- _Source excerpt_:
________
Shabbat Parashat Vaetchanan| 5763
From the works of Hagaon Harav Shaul Yisraeli zt”l - Executors of a Will vs. Non-profit Organization - Part II - From Chavot Binyamin siman 61
We introduced last week the case of a philanthropist who promised a non-profit organization money to build and died, and the executors of his will wanted to give the tzedaka portion of the will to other organizations. We mentioned, among other things, that there is a halachic doubt on the question if an oral pledge to tzedaka is binding. Since the other tzedaka organizations do not have possession of the money, the organization that was already promised money has precedence.
However, we should consider this last point from a different angle. Although the present court case arose after the philanthropist’s death, the doubt about the binding nature of his pledge existed as soon as he made the pledge. At that point, the philanthropist was alive and was the muchzak (in possession of his money). Thus, the matter should be decided that from a monetary perspective, the pledge was worthless. Even though, he had a halachic obligation to fulfill his neder, the personal obligation disappeared upon his death. From this perspective, then, the executors should not be bound by the pledge.
________
- _Data entries_:
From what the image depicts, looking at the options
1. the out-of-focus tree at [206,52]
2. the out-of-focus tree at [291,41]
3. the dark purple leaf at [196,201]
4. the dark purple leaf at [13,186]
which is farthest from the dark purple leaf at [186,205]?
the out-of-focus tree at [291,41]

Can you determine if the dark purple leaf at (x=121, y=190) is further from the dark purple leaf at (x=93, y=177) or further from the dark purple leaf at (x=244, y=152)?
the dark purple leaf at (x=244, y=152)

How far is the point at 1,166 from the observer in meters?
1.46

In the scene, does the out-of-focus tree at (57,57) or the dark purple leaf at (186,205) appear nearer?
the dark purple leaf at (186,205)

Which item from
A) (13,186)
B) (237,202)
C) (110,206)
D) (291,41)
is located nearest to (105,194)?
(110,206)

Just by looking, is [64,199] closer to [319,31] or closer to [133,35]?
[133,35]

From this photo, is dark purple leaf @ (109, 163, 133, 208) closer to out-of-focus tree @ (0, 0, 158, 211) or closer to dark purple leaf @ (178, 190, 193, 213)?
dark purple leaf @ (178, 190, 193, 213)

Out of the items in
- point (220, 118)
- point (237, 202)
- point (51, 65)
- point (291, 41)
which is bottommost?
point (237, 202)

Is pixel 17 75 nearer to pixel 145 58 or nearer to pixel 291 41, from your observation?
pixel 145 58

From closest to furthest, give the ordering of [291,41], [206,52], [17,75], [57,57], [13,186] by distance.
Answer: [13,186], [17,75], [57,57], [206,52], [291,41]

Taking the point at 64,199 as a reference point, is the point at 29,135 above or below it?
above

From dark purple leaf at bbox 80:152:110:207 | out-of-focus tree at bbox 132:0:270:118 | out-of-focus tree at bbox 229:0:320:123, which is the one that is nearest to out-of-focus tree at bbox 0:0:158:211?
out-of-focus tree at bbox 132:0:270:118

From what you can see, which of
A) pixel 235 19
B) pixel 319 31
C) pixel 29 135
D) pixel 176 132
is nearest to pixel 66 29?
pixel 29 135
________
- _Task instructions_:
a) In the excerpt on the philanthropist's pledge, who was the muchzak at the time the pledge was made?
b) Go on with the excerpt on the philanthropist's pledge from the point where it stops.
The records aren't needed for this.

- _Results for each task_:
a) The philanthropist, who was still alive and in possession of his money.

b)
There is, though, a final factor which may play a role. According to the testimony of the head of the organization and the philanthropist’s widow, when the philanthropist was shown the building plans, he declared: “Go build it!” Such a statement is more than the pledge of a donation. It is the appointment of an agent to carry out the stated action(s). The outcome of such an authorization of agency is binding even without an act of kinyan (Shulchan Aruch, Choshen Mishpat 182), according to the agreed upon conditions. In this case, the sum of the pledge was the condition for fulfilling his instruction to build.
We must determine whether the testimony of the head of the organization is valid. Certainly, the money is not to go to his pocket and, therefore, he is not a direct party to the case. Although receiving a significant sum of money makes the organization head’s life simpler, this does not appear to create sufficient personal interest to invalidate his testimony. Were the philanthropist alive, he would need to take a Torah-level oath to contradict this testimony of one. This fact, together with other circumstantial evidence, while not sufficient to extract money in court, should not be ignored. Since the deceased himself was arguably obligated to pay during his lifetime, it is proper to initiate a p’shara (compromise) between the sides, by which the executors will pay the organization half of the disputed sum.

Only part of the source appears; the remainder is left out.